In every enterprise AI deployment, there’s a particular friction point often encountered early on. An AI agent may be technically proficient, capable of reading documentation, following instructions, and executing steps.
However, it cannot replicate the judgment of an employee with fifteen years of experience who knows why standard procedures fail at specific times, like Tuesdays in the logistics department. This experiential knowledge was never documented, as there was no need, until now.
Interloom aims to tackle this issue. The Munich-based startup, operating in Munich, Berlin, and London, announced on March 19 that it has raised $16.5 million in a seed round led by DN Capital, along with participation from Bek Ventures and existing investor Air Street Capital.
This round marks a significant increase from the company’s initial $3 million seed, led by Air Street in March 2024 when the company emerged from stealth mode.
Interloom’s main product is the Context Graph: a constantly evolving model of how decisions are made within an organization, created by analyzing millions of real cases, support emails, service tickets, call transcripts, and work orders to identify patterns in problem-solving by expert workers.
Founder and CEO Fabian Jakobi emphasizes the challenge of tacit knowledge, a concept introduced by British-Hungarian philosopher Michael Polanyi, who observed that most expertise cannot be fully articulated by the expert who possesses it.
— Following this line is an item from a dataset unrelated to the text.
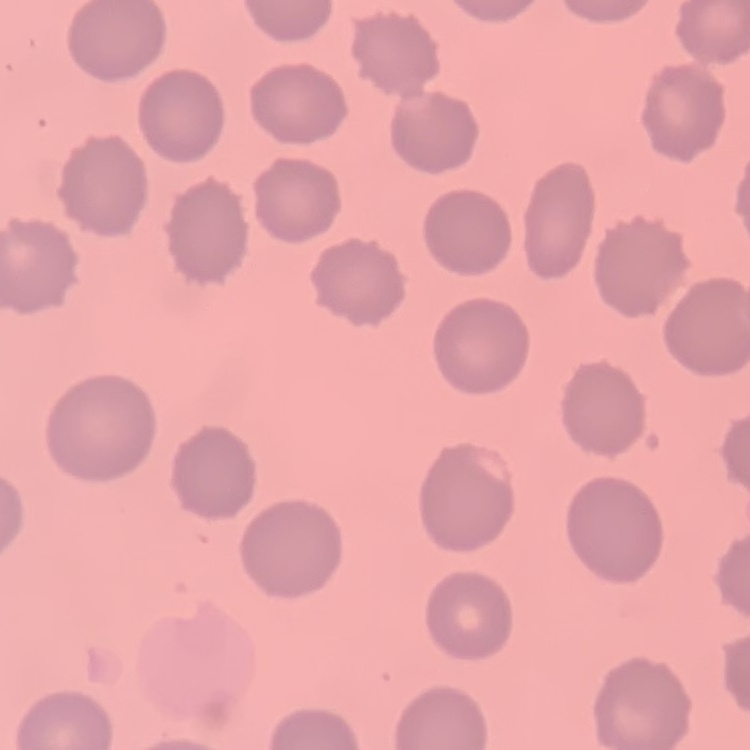

red blood cell morphology = no rouleaux formation
stain = Field's or Giemsa
preparation = thin blood film
image type = one tile cut from a larger photomicrographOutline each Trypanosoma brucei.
Jakobi estimates around 70% of operational decisions are never formally documented.
Jakobi compares it to Google Maps: just as the navigation tool learns optimal routes from real-time traffic, Interloom creates a map of the paths experts use to solve problems, then uses that map to guide AI agents and new employees in similar situations. The system updates continuously, so every resolved case contributes to institutional memory instead of disappearing when someone leaves or retires.
This retirement risk supports the pitch. The press release highlights the statistic of 10,000 baby boomers leaving the US workforce daily, as widely documented by Pew Research.
The issue enterprises face is losing decades of institutional knowledge at the very time AI is expected to automate complex tasks. Without capturing that knowledge first, AI lacks a useful foundation.
Interloom’s early clients include Zurich Insurance, JLL, Fiege, Commerzbank, and Volkswagen, the last two confirmed independently by Fortune in its exclusive on the funding. At Commerzbank, Interloom analyzed millions of customer support emails against internal documentation, reportedly closing the gap between documented procedures and actual processes from around 50% to 5%.
At Zurich Insurance, Interloom won an internal AI competition against 2,000 competing AI startups for an underwriting use case, as described by Jakobi to Fortune.
The investors have their own validating logic. Guy Ward Thomas of DN Capital, leading the investment, was the first institutional backer of Cognigy, a German enterprise conversational AI platform supported by DN Capital from its Series A in 2019 and acquired by NICE in 2025 for $955 million, noted as Europe’s largest AI exit at the time.
Ward Thomas learned the critical role of organization-specific context in making AI agents function effectively. Mehmet Atici of Bek Ventures, an early supporter of UiPath, argues this wave of AI agent adoption is the next major phase in enterprise automation following RPA.